### LISTED ENTRIES
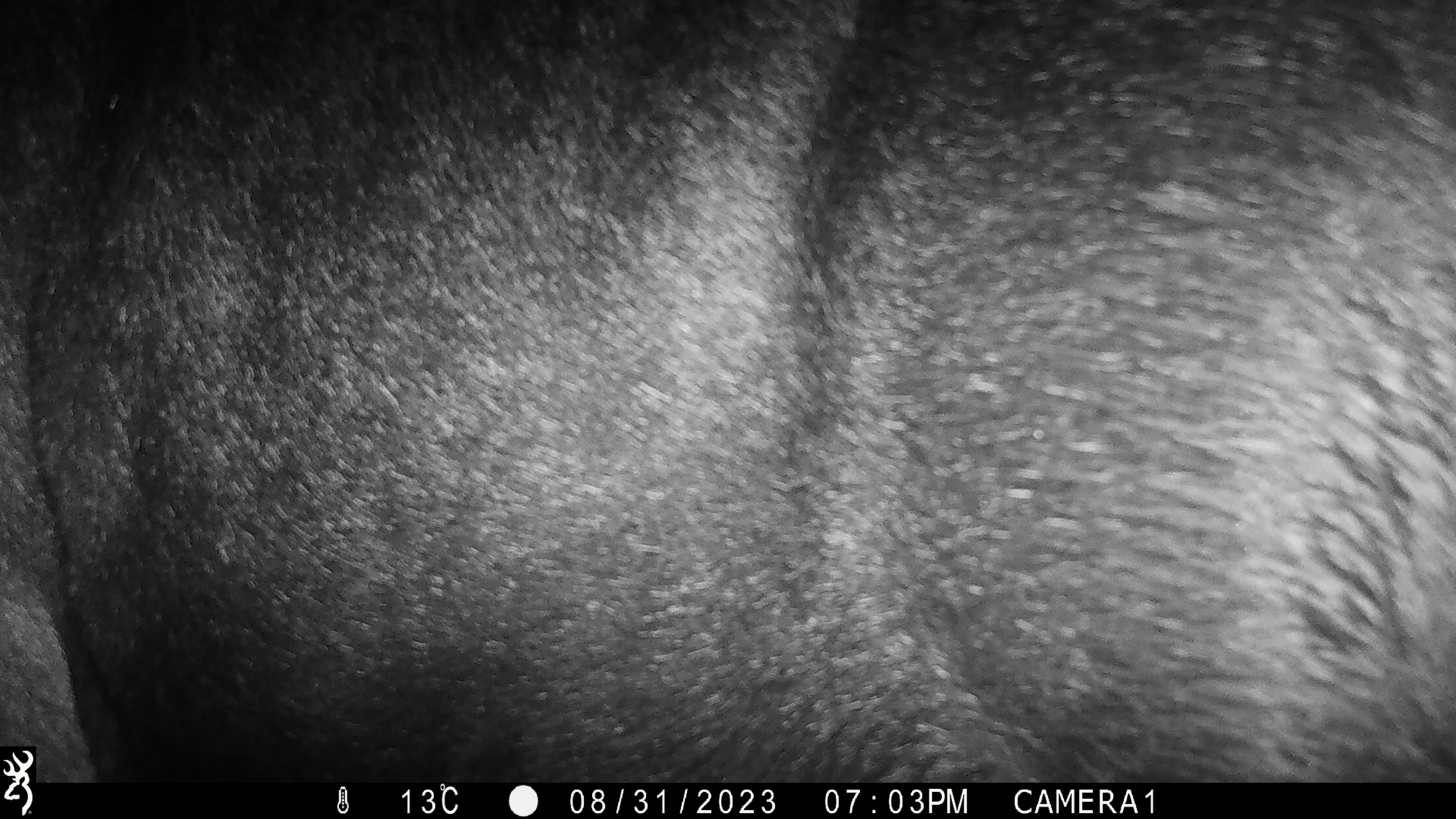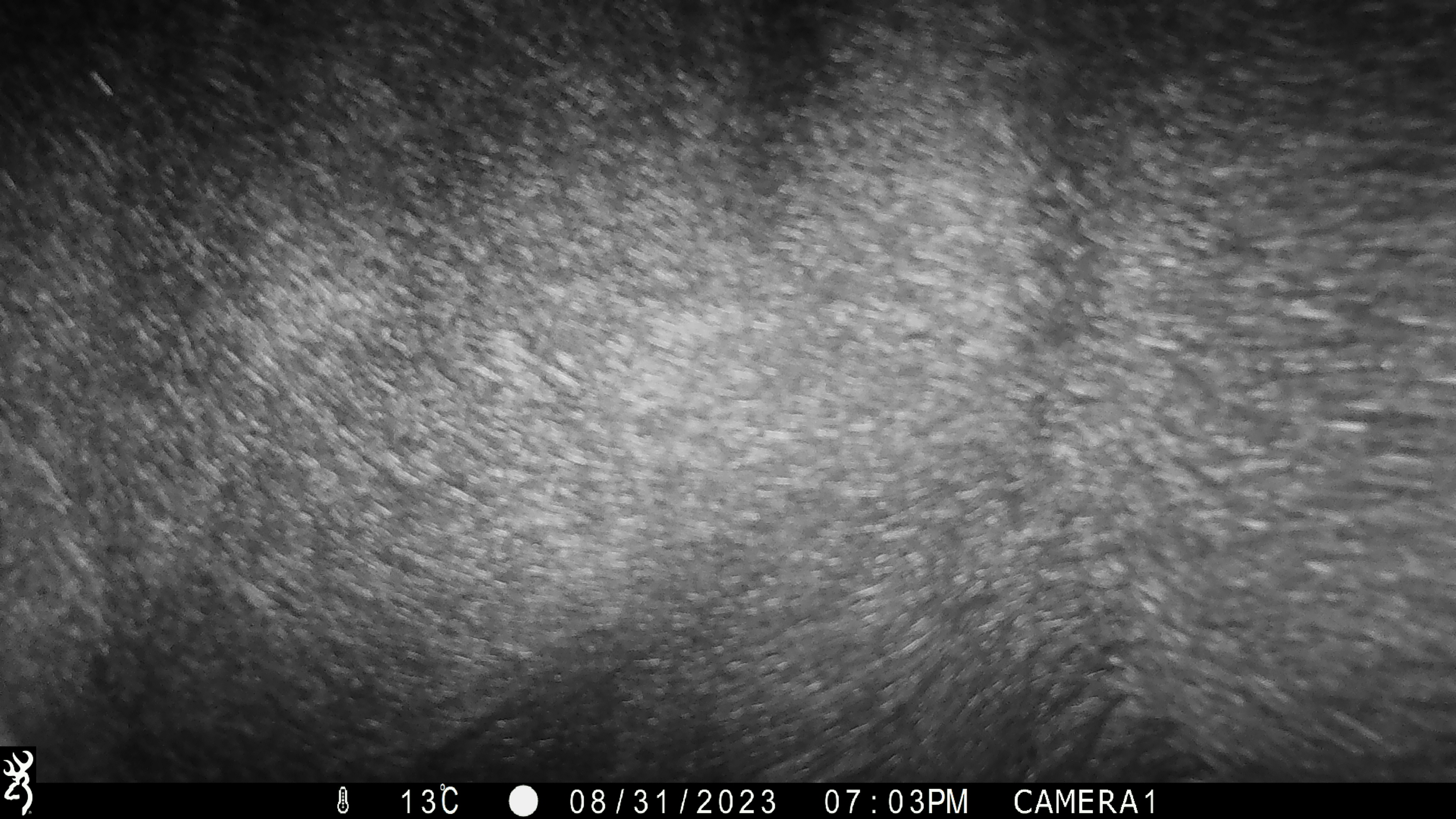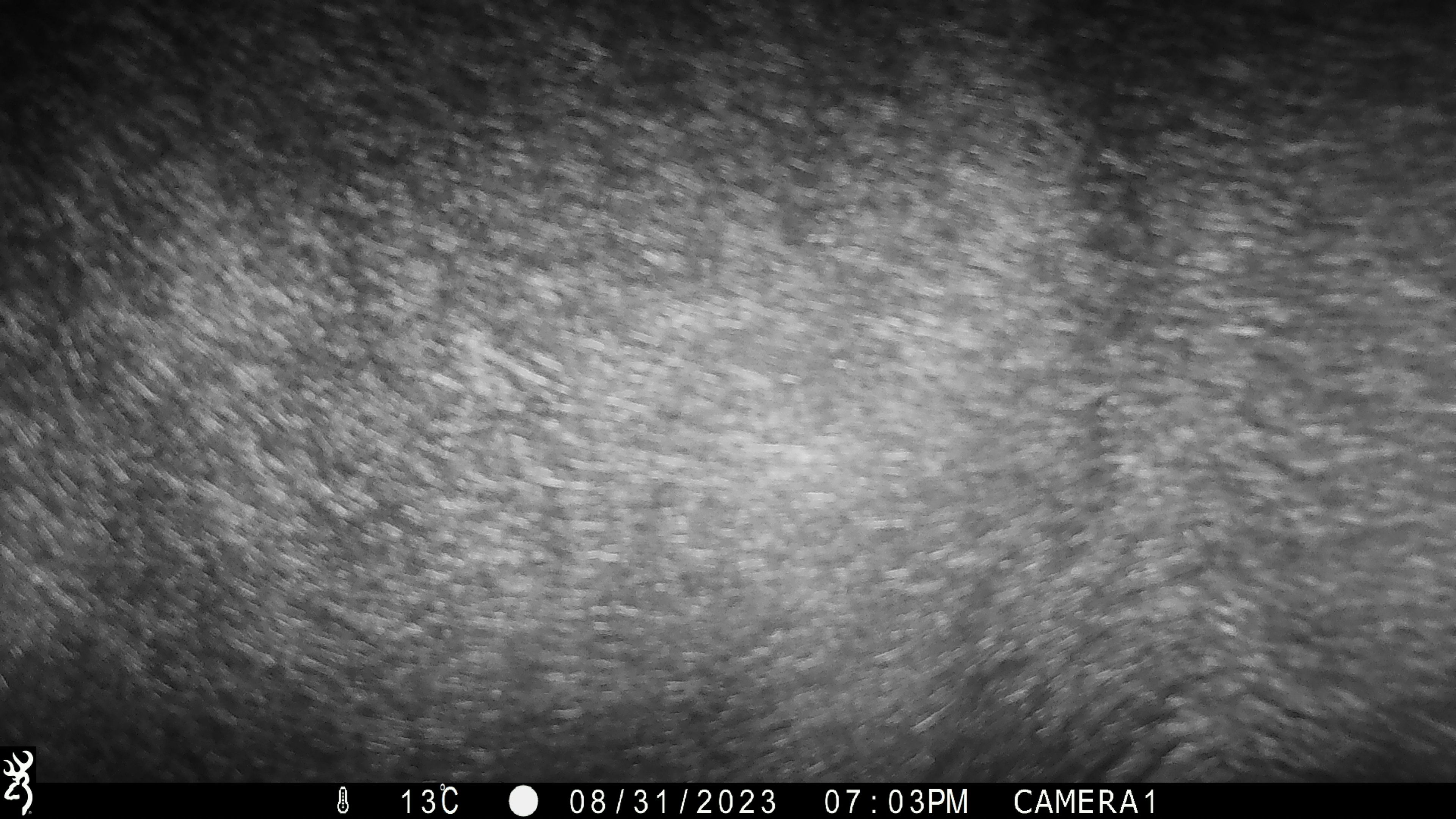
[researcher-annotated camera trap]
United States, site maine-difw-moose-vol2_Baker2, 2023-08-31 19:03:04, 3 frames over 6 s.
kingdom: Animalia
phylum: Chordata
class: Mammalia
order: Artiodactyla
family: Cervidae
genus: Alces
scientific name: Alces alces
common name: moose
Moose (Alces alces).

### ASSIGNMENT
Please return exactly the lines from the one containing "kingdom: Animalia" through the end of the entries above, adding no other line.

### EXERCISE RESULT
kingdom: Animalia
phylum: Chordata
class: Mammalia
order: Artiodactyla
family: Cervidae
genus: Alces
scientific name: Alces alces
common name: moose
Moose (Alces alces).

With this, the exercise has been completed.